Dating back to 1913 when it was a tuberculosis sanatorium, City of Hope has a rich history of serving the needs of the vulnerable community with a steadfast commitment to health equity, compassionate care, and leading-edge research. “From its inception, City of Hope has strived to expand access to optimal cancer care to every individual, irrespective of their race, socioeconomic status, insurance coverage or geographical location,” said Angela Talton, Senior Vice President and Chief Diversity, Equity and Inclusion Officer at City of Hope. “This commitment shaped our journey and continues to drive our diversity, equity and inclusion (DEI) strategy today.”
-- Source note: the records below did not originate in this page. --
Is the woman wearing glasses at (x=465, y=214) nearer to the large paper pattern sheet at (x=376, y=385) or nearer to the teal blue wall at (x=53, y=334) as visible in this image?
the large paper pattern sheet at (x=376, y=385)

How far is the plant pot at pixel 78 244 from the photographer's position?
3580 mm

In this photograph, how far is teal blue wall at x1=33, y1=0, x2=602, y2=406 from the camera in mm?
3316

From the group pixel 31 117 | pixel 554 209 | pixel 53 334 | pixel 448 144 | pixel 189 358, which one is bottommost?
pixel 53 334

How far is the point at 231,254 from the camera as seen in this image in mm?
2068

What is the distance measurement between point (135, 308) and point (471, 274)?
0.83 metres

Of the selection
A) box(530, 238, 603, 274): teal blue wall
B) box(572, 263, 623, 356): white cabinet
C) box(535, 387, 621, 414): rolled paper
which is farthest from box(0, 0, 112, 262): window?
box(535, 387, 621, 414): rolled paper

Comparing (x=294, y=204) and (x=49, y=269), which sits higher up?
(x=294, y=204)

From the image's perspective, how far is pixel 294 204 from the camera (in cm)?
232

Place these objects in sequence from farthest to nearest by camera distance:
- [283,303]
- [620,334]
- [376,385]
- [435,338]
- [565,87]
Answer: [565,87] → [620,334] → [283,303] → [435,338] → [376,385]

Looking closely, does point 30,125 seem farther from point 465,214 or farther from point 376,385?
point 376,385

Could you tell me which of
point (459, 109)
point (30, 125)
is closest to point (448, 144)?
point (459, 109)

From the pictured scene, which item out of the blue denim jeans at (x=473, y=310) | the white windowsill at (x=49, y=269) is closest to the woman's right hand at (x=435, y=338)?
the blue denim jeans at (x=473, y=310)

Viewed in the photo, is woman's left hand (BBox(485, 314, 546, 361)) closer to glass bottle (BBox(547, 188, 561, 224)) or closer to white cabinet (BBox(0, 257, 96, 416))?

City of Hope has a holistic DEI strategy focused on its staff, patients, their families and caregivers and the community. Addressing systematic barriers to adequate cancer care is a cornerstone of the organization’s advocacy work. With this focus, City Hope created the Cancer Care is Different (CCID) Coalition, which brought together a diverse set of advocates, oncology leaders and organizations to increase access to specialized care that could save lives. The Coalition helped draft legislation which became the California Cancer Care Equity Act (CCCEA), a law passed in January 2023 to ensure all Californians, including those on MediCal, the state’s Medicaid program, have the right to request treatment at an NCI-CCC, where they can receive leading- edge treatments and enroll in clinical trials.
“In the US, there is a gap between the current era of cancer innovation and the people who need and can access these breakthroughs,” says Talton. “Our industry needs to close that gap by advancing equity for all patients, not just those who seek care via our centers or medicines.” City of Hope understands that cultivating a culture of inclusion is crucial for engaging and building trust with historically excluded and underserved communities. By fostering an inclusive environment. City of Hope is better equipped to meet the needs of these communities and provide them with optimal care.
“This commitment begins internally with practices such as comprehensive interactive, scenario-based training and development programs that have been introduced to ensure all employees receive training on actions and behaviors needed to foster a consciously inclusive City of Hope,” says Talton. Additionally, City of Hope has established a supplier diversity program, which encourages the use of minority- owned, women-owned, veteran-owned, LGBT-owned, service- disabled veteran-owned, and historically underutilized businesses as suppliers.
City of Hope also recognizes the crucial role of a diverse physician workforce in offering high-quality care to an increasingly diverse patient population. Today, 40% of physicians at City of Hope identify as women, and 58% identify as racially/ethnically diverse.
These efforts have not gone unnoticed; in the past two years City of Hope’s ranking on DiversityInc’s list as one of the nation’s “Top Hospitals and Health Systems” has increased from #8 to #2. Additionally, the Human Rights Campaign (HRC) has named City of Hope a “Leader in LGBTQ Healthcare Equality” for four consecutive years, highlighting the organization’s commitment to providing inclusive care to all patients.
City of Hope’s commitment to health equity and DEI is deeply ingrained in its history and continues to shape its present and future. Through partnerships, community programs, advocacy and a diverse workforce, City of Hope is actively addressing disparities and working towards a future where every person, regardless of their background, has access to optimal cancer care.